On Thu, Nov 20, 2025 at 09:05:57PM +0800, Sun Shaojie sunshaojie@kylinos.cn wrote:
Do you actually want to achieve this or is it an implementation side-effect of the Case 1 scenario that you want to achieve?
Yes, this is indeed the functionality I intended to achieve, as I find it follows the same logic as Case 1.
So you want to achieve a stable [1] set of CPUs for a cgroup that cannot be taken away from you by any sibling, correct? My reasoning is that the siblings should be under one management entity and therefore such overcommitment should be avoided already in the configuration. Invalidating all conflicting siblings is then the most fair result achievable. B1 is a second-class partition _only_ because it starts later or why is it OK to not fulfill its requirement?
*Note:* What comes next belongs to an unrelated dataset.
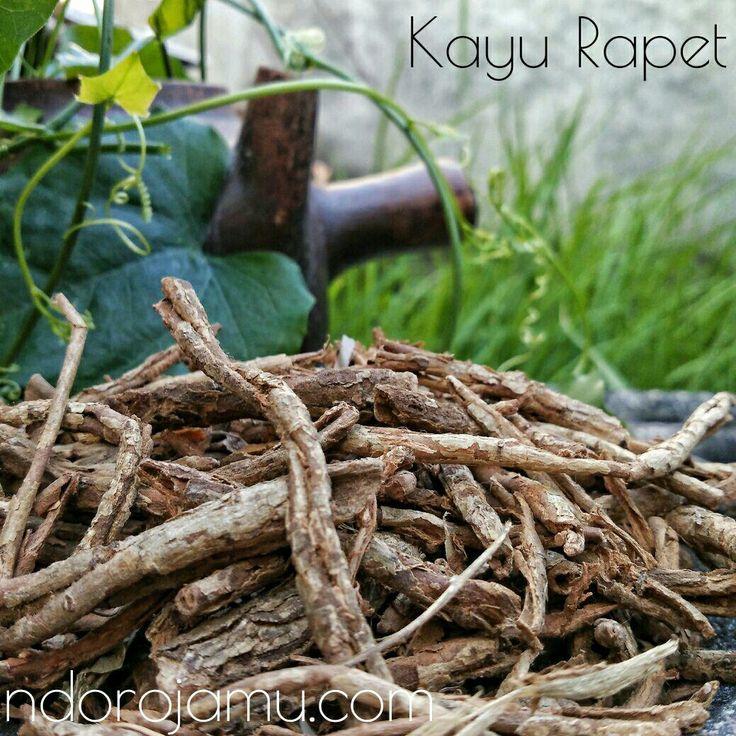 Kayu Rapet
[1] Note that A1 should still watch its cpuset.cpus.partition if it takes exclusivity seriously because its cpus may be taken away by hot(un)plug or ancestry reconfiguration.
As for your point that "the effective config cannot be derived just from the applied values," even before this patch, we couldn't derive the final effective configuration solely from the applied values.
For example, consider the following scenario: (not apply this patch) Table 1: Step | A1's prstate | B1's prstate | #1> echo "0-1" > A1/cpuset.cpus | member | member | #2> echo "root" > A1/cpuset.cpus.partition | root | member | #3> echo "1-2" > B1/cpuset.cpus | root invalid | member |
Table 2: Step | A1's prstate | B1's prstate | #1> echo "1-2" > B1/cpuset.cpus | member | member | #2> echo "root" > A1/cpuset.cpus.partition | root invalid | member | #3> echo "0-1" > A1/cpuset.cpus | root | member |
After step #3, both Table 1 and Table 2 have identical value settings, yet A1's partition state differs between them.
Aha, I must admit I didn't expect that. IMO, nothing (documented) prevents the latter (Table 2) behavior (here I'm referring to cpuset.cpus, not sure about cpuset.cpus.exclusive). Which of Table 1 or Table do you prefer?